--- Start Reading passage ---

BIOMASS Launched! What ESA's New Mission Means for Carbon Projects
Unprecedented forest insights
Science & Tech
Project Development
Carbon Credits
Apr 29, 2025
Mark Hennen

As the world steps up its efforts to tackle climate change, confidence in nature-based carbon solutions has never been more important. At Treeconomy, we’ve built cutting-edge tools that harness the unique capabilities of satellite and drone technologies to deliver high-integrity carbon project monitoring. And today, a new chapter begins.
The European Space Agency (ESA) BIOMASS mission, launched this morning from Kourou in French Guiana, marks a watershed moment for global forest carbon monitoring. Equipped with the world’s first P-band radar satellite - complete with its distinctive umbrella-like antenna - the mission promises to deliver an unprecedented planet-wide view of forest carbon stocks and how they’re changing over time.

Source: ESA Biomass
In this blog, we take a look at what BIOMASS means for the future of carbon market integrity, and how it will complement and enhance the services we proudly offer today.
Why Monitor Forest Biomass?
Forests are our climate allies, capturing and storing vast quantities of carbon from the atmosphere. They underpin nature-based climate solutions, but to manage, protect, and restore these carbon stores effectively, we need accurate, ongoing measurements of how much carbon they hold — and how that’s changing.
These measurements directly impact the credibility and value of offset projects. Both voluntary and compliance carbon markets rely on trustworthy data to issue, verify, and track carbon credits, ensuring the claimed climate benefits are real and measurable.
Why this matters for carbon markets:
- Credit issuance depends on it. You can’t issue carbon credits without knowing how much carbon has been added or preserved in a project area.
- Project integrity relies on transparent, accurate data. Buyers, auditors, and regulators need confidence that claimed emissions reductions are genuine.
- Continuous monitoring is essential. Carbon stocks can quickly drop if forests are degraded or cleared — ongoing tracking ensures credits remain valid and reflect real-world conditions.
- It enables markets to scale responsibly. As demand for nature-based credits grows, scalable, reliable data is needed to support new projects, especially in remote, data-poor regions.
Tropical Forests: A Massive Opportunity, Significant Challenges
Tropical forests are among the planet’s most powerful carbon sinks. Although they cover just 7% of Earth’s surface, they hold around one-third of all terrestrial carbon [1]. Most of this is locked in their above-ground biomass (AGB) — the living vegetation above the soil (trees, branches, and leaves).

Source: ESA Biomass
This biomass absorbs an estimated 1.1–1.5 billion tonnes of CO₂ annually [2], equivalent to ~3% of global CO₂ emissions, or the entire aviation sector’s annual emissions [3]. But when forests are logged, degraded, or burned, that carbon is released, contributing up to 10% of global greenhouse gas emissions [4].
Yet, accurately measuring AGB in tropical forests is notoriously difficult. Traditional field surveys are labour-intensive, time-consuming, and often impractical in remote, densely forested, or politically unstable areas. While optical satellite imagery has transformed large-scale monitoring, it faces serious limitations:
- Canopy saturation: Dense tropical canopies quickly reach a reflectance ceiling, making it difficult to distinguish between high and very high biomass.

--- End Reading passage ---

Task description
Could you copy the passage from the BIOMASS mission post, from "These measurements directly" up to and including "a project area.", word for word?

--- Start Data excerpts ---

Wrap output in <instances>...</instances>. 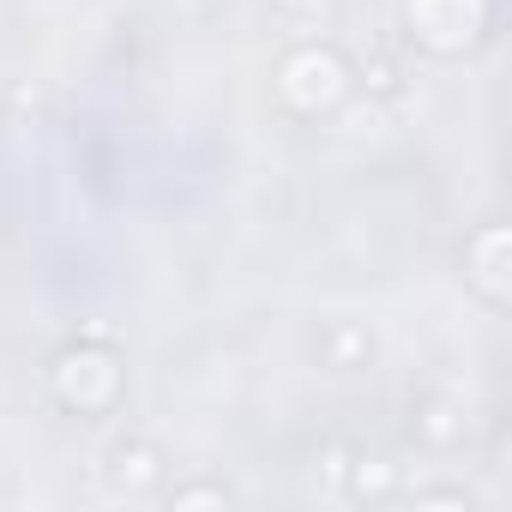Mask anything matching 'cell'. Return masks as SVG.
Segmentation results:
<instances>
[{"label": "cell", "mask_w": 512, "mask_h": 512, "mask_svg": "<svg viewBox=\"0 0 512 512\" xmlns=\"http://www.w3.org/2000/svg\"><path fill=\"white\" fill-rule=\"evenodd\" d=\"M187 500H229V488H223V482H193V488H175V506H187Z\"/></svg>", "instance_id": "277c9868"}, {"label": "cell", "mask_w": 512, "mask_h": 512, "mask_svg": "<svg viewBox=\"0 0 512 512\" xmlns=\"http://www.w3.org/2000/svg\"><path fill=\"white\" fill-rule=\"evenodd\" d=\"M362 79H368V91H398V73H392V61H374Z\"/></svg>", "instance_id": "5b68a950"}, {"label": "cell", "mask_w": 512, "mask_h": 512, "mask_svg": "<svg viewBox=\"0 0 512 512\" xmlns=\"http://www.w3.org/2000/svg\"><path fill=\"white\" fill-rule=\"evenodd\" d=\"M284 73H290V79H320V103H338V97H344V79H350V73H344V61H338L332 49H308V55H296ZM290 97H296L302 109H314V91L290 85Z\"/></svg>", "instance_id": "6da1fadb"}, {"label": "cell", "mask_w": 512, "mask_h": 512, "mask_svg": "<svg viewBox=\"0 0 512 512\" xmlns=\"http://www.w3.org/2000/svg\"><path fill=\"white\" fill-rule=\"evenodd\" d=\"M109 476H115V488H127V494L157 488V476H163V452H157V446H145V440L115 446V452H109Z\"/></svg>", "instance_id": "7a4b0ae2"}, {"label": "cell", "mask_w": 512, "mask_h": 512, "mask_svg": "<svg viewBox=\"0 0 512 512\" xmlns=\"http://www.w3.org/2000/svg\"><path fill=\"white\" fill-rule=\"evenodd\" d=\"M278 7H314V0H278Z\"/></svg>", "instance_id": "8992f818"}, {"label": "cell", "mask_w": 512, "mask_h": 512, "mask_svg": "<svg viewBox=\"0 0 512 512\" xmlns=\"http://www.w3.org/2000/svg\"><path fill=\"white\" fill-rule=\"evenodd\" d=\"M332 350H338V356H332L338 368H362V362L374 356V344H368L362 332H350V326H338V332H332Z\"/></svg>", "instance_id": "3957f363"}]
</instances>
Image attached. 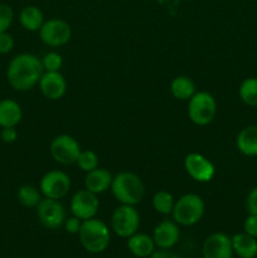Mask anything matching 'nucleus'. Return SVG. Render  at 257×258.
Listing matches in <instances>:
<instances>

--- End Data excerpts ---

Task solution
These measurements directly impact the credibility and value of offset projects. Both voluntary and compliance carbon markets rely on trustworthy data to issue, verify, and track carbon credits, ensuring the claimed climate benefits are real and measurable.
Why this matters for carbon markets:
- Credit issuance depends on it. You can’t issue carbon credits without knowing how much carbon has been added or preserved in a project area.